Task requirements —
a - In the statements reacting to the proposed federal budget, which fiscal year's budget does Elizabeth Rogan say President Donald Trump proposed?
b - Write a continuation of the statements reacting to the proposed federal budget, starting after their final sentence.

Page extract —
Rep. Bill Foster (D-IL), physicist and member of the House Committee on Science, Space, & Technology, stated:
This budget eliminates critical funding for science, education, and programs that keep Americans safe and healthy. It is hard to overstate how much damage this budget will do to our ability to remain at the forefront of innovation and problem solving. … Simply put, this budget is a slap in the face to our federal workers, scientists, doctors, teachers, and everyone who calls this country home.
Scientific community leaders
Laura Greene, president of the American Physical Society, stated:
We are concerned about the budget impact on physics, but we are also part of the larger ecosystem of science. The proposed cuts would cripple fields of research that are essential to America’s scientific enterprise, economic growth and national security.
Elizabeth Rogan, chief executive officer of The Optical Society, stated:
Investments in science and technology fuel economic growth, and the optics and photonics industry, in particular, is a leading source of high-quality advanced manufacturing jobs. President Donald Trump's fiscal year 2018 proposed budget has the potential to impact current and future science advancements.
Antonio Busalacchi, president of the University Consortium for Atmospheric Research (UCAR), stated:
It is vital that the government continue to invest in crucial scientific endeavors that save lives and property, ensure our continued economic competitiveness, and strengthen our national security. … Scientists are gaining revolutionary new insights into the entire Earth system in ways that will lead to predictions of weather patterns and other events weeks, months, or even more than a year in advance, providing needed intelligence to political, military, and business leaders. UCAR is concerned that the proposed funding cuts to Earth system science research would derail the nation’s progress toward improved prediction and weaken the position of the United States in the world. …. Any significant cuts to science funding in the U.S. budget would threaten our preeminence, undercutting efforts to keep the public safe and our economy and military strong.

Dataset extract —
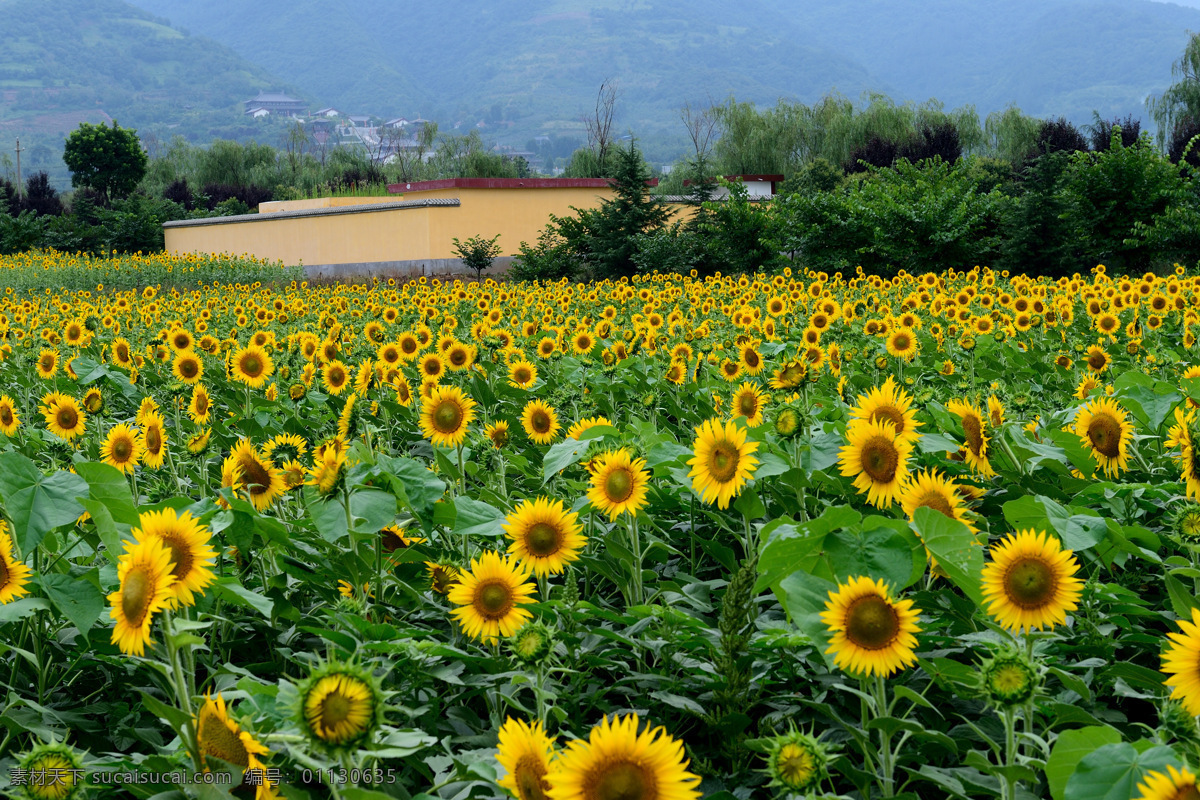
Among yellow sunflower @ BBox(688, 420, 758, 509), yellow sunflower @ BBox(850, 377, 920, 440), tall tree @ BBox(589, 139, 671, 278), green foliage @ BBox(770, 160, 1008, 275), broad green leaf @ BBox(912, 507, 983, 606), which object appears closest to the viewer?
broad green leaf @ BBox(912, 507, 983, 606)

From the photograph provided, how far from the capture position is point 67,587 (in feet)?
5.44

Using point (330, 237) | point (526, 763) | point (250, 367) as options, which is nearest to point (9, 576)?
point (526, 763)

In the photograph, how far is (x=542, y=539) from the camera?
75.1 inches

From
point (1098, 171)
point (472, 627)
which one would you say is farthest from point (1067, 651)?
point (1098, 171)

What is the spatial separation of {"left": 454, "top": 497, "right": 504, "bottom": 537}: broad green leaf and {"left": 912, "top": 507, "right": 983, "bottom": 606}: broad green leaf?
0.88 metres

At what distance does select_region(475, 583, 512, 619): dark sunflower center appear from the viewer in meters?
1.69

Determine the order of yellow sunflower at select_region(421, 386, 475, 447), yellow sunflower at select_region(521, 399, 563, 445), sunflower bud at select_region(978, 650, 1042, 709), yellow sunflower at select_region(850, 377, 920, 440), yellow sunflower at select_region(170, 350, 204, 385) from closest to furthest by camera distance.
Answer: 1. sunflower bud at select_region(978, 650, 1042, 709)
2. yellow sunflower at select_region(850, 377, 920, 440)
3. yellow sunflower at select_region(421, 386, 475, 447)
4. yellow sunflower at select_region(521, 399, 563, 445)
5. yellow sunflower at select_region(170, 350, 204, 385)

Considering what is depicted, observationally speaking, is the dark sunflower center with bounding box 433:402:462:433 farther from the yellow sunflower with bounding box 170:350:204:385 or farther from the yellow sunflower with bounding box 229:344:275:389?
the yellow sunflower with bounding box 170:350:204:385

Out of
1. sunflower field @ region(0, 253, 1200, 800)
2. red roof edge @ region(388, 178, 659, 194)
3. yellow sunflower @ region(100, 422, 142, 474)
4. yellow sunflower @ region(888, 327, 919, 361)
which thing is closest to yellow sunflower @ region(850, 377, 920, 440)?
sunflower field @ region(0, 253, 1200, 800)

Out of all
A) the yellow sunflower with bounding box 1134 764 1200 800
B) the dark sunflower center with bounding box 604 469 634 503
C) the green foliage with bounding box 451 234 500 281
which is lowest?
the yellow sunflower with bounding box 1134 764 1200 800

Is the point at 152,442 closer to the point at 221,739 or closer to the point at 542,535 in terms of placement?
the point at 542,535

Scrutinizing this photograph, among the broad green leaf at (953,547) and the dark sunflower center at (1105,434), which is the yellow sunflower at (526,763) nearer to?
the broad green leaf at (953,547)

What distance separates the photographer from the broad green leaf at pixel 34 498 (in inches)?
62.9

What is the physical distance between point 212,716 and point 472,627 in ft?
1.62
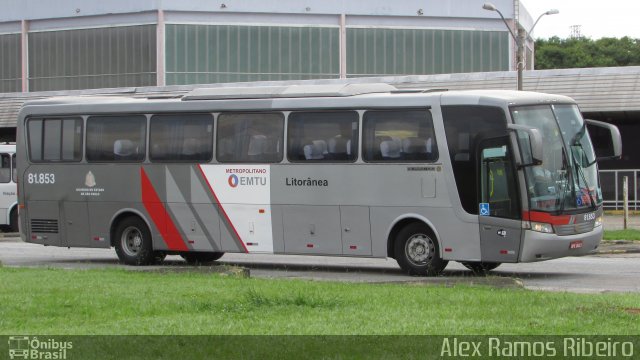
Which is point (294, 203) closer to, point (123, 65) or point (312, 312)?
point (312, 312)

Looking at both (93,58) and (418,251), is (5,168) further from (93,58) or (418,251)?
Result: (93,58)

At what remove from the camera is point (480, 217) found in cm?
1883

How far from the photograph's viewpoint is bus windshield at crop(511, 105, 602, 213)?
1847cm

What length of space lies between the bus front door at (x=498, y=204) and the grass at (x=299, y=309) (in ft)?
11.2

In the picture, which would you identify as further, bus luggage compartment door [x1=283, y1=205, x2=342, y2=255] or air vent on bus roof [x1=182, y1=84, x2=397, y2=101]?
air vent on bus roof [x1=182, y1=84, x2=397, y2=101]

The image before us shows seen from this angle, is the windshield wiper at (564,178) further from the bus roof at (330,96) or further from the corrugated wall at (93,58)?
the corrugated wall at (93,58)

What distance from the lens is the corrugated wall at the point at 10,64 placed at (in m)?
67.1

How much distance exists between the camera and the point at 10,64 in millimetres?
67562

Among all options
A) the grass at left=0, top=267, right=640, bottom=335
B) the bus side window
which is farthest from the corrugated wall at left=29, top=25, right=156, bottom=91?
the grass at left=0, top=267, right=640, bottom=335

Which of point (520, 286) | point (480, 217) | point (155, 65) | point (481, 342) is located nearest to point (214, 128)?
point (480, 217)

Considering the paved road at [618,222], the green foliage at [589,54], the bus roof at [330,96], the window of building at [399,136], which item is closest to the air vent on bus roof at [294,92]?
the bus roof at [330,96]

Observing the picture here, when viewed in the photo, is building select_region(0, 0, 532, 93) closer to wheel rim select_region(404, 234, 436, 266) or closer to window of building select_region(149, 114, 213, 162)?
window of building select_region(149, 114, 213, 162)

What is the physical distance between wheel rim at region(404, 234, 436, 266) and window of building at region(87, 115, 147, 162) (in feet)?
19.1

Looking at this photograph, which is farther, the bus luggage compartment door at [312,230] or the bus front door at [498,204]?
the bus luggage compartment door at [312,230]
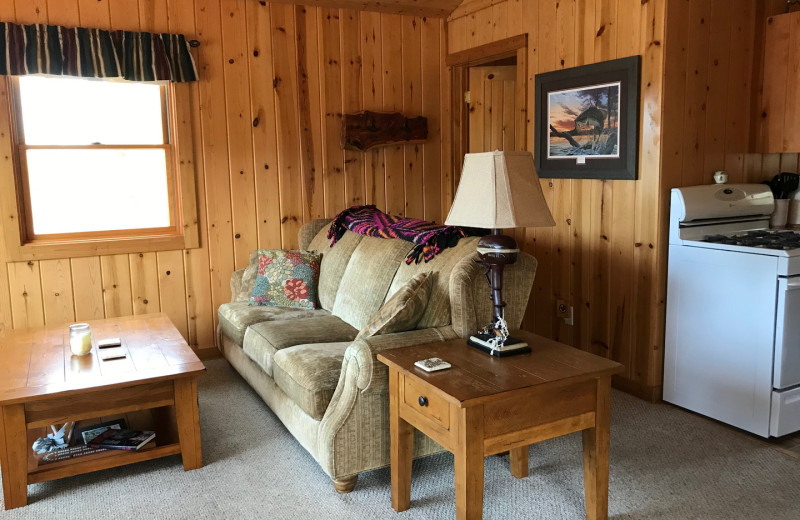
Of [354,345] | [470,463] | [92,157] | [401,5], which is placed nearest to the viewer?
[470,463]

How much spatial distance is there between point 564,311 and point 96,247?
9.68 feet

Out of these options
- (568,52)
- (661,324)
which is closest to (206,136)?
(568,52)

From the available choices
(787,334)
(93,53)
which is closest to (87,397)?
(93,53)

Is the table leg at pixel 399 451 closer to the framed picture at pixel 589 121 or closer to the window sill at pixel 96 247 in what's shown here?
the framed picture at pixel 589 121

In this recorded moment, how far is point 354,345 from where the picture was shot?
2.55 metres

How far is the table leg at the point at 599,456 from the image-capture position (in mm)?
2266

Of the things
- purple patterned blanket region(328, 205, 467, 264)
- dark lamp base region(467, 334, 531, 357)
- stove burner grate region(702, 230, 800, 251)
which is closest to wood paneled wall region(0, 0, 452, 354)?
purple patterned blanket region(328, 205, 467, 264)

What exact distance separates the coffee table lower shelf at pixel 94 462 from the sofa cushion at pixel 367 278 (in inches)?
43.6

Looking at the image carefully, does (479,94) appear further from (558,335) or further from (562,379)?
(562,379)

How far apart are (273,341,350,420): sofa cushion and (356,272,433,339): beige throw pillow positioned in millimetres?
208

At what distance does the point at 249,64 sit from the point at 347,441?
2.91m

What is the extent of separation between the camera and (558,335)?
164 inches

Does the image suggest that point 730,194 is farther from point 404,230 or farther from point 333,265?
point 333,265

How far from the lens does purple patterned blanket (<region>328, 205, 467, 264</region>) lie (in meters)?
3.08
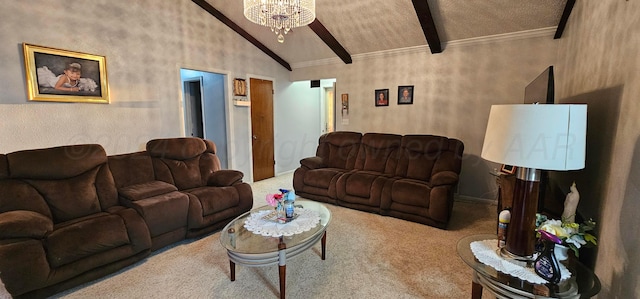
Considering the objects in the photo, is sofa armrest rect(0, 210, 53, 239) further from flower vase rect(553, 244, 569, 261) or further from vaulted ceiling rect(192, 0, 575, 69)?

Responses to the exercise —
a - Fiscal year 2018.

b -
Rush Holt, chief executive officer of the American Association for the Advancement of Science, stated:
The Trump administration’s proposed budget would cripple the science and technology enterprise through short-sighted cuts to discovery science programs and critical mission agencies alike. … Congress has a long bipartisan history of protecting research investments. We encourage Congress to act in the nation’s best interest and support sustainable funding for federal R&D – for both defense and non-defense programs – as it works to address the FY 2018 budget.
Peter McPherson, president of the Association of Public and Land-grant Universities, stated:
The Trump administration’s Fiscal Year 2018 budget blueprint for research and higher education would have devastating short and long-term consequences for the United States and the American people. … Research and higher education serve as the underpinnings of our economy and society. There is simply no possible way to achieve the robust levels of economic growth the president seeks without investing in these two areas. For decades, the United States has maintained its position as global innovation leader, but this budget would force a retreat from that role and cede the development of new technological breakthroughs to other countries. This would, in turn, create an innovation deficit and enable those other countries to reap the economic benefits instead of us. There are certain investments the United States can’t afford to not make.
The STEM Education Coalition released the following statement:
The President has repeatedly talked about the need for a world-class American workforce. We do not think this Budget, which would eliminate federal support for teacher professional development, afterschool programs, and other mechanisms that empower state and district efforts to improve STEM education and bolster American competitiveness, lives up to that goal.”